One of the areas where AIT was looking to strengthen its presence through acquisitions is truckload brokerage and, in terms of shipment count, the takeover of Intelligent boosts AIT’s presence in that sector by 30-40%, according to Mr Fennelly.
But the most important attraction of Intelligent was the cultural fit, he added. It gives employees on both sides a feeling of strong synergy, he said.
Such a fit certainly makes integration easier, adds Mr Fennelly. The integration of Intelligent’s forwarding business has already been done and the truckload brokerage will take about two months, he reckons, as Intelligent has used a different system.
AIT has kept a similarly rapid pace with its recent takeovers: Multimodal International, a customs broker bought in early June, has been fully integrated; as has Fiege Forwarding, a German cargo agent acquired in December.
UK-based delivery specialist Panther Logistics, which AIT bought in November, is an outlier and still operates under its own brand, due to its very specific business model, said Mr Fennelly.
With Intelligent, AIT has bought seven operators since early 2018, and management has made it clear it is not at the end of the acquisition trail yet, with its eyes on several markets. The primary focus for international expansion is on Europe and Asia, particularly South-east Asia.
This does not exclude other regions, though.

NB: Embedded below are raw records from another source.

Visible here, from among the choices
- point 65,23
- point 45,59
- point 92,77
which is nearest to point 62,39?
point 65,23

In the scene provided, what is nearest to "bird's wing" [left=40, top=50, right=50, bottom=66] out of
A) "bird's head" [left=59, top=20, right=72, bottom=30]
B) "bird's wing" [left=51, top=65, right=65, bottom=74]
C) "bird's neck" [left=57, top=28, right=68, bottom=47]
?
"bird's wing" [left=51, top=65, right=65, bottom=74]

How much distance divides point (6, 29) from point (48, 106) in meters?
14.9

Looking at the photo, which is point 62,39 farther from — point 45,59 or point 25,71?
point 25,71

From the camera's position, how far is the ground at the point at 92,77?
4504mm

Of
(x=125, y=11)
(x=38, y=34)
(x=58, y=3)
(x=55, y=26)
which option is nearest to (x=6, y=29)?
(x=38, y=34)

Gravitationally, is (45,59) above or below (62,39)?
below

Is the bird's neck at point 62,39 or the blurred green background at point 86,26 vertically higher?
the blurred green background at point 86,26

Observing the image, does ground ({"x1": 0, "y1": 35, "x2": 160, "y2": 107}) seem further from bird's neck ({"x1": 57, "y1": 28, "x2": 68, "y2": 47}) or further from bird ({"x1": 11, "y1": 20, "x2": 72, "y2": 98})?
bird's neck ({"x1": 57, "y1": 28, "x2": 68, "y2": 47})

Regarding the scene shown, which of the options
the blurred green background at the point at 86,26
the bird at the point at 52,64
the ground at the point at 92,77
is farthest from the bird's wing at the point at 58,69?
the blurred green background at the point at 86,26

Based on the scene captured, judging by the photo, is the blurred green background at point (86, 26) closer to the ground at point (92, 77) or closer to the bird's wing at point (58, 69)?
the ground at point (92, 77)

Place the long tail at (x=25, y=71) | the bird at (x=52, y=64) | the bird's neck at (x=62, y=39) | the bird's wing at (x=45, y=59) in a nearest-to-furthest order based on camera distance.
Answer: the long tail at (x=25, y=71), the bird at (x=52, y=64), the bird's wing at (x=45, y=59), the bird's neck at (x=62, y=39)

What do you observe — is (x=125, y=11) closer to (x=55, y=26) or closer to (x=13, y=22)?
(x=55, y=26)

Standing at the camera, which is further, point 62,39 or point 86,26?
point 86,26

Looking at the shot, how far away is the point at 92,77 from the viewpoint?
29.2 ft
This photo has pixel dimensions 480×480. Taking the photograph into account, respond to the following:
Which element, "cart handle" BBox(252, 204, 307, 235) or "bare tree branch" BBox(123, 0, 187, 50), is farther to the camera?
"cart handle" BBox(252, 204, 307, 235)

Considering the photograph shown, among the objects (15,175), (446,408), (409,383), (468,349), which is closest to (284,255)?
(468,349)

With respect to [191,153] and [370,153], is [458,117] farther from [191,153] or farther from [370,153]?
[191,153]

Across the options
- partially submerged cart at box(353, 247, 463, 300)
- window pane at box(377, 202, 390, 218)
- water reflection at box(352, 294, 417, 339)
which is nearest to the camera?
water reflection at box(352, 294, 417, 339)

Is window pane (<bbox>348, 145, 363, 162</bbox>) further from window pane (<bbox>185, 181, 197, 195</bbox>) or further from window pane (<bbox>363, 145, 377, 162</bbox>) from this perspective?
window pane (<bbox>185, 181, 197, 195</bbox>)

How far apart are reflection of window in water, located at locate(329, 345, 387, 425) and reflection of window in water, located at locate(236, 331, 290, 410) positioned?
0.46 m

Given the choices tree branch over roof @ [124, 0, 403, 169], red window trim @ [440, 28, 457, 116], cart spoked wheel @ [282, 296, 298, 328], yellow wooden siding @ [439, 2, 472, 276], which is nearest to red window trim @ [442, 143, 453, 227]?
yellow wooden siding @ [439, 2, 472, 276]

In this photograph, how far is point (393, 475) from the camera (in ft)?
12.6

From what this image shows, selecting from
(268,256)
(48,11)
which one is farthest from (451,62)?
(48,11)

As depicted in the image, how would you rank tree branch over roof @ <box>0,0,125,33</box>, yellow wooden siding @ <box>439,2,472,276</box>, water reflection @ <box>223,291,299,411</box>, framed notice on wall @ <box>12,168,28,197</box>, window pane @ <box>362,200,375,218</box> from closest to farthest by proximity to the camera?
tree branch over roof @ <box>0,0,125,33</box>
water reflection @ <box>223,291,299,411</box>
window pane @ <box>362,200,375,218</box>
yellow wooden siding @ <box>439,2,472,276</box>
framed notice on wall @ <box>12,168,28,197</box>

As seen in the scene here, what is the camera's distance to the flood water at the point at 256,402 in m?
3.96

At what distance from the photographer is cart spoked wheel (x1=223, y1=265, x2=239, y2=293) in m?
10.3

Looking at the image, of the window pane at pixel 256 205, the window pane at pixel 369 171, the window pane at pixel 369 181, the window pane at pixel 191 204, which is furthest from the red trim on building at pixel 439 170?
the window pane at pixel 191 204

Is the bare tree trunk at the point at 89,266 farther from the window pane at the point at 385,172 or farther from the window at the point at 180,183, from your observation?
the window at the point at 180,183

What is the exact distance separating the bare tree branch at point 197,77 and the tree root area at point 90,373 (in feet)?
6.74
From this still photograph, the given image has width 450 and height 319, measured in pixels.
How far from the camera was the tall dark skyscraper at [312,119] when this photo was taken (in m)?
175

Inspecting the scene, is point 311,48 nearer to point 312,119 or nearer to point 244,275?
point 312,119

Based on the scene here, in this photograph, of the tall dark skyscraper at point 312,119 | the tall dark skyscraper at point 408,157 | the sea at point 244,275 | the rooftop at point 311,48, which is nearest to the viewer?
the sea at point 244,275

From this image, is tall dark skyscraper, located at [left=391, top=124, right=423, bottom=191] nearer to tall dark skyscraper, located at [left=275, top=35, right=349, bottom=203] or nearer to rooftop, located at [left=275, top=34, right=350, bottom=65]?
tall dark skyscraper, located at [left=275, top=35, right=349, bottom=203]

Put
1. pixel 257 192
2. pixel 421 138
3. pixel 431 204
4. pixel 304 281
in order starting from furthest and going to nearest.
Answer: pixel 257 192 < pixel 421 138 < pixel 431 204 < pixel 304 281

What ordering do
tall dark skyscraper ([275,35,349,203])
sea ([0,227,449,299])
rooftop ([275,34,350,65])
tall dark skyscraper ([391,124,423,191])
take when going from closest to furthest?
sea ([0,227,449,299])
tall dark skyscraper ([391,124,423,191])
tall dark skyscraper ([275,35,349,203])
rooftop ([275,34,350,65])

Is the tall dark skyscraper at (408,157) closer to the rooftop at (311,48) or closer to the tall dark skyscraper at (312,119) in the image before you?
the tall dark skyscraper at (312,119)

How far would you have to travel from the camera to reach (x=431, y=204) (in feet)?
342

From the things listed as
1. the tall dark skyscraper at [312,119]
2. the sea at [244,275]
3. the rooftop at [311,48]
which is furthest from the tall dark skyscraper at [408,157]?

Mexico is one country in the crosshairs, which is likely to rise in importance as North American firms consider near-shoring to reduce the risk of supply chain disruption.
For the most part acquisitions are determined by three aspects: geography; vertical market expertise; and a business culture similar to AIT’s, Mr Fennelly said.
Management has stressed that, ultimately, its expansion is “driven by its customers”. The market conditions of the past year, along with the takeovers, have brought new clients to its books, but this has not significantly shifted its client mix, said Mr Fennelly.
But not all expansion is through takeovers – one sector going particularly strong for AIT is e-commerce. Last September, the company launched an economy service for large shipments at a time when the large integrated parcel carriers were slapping hefty surcharges on such e-commerce traffic.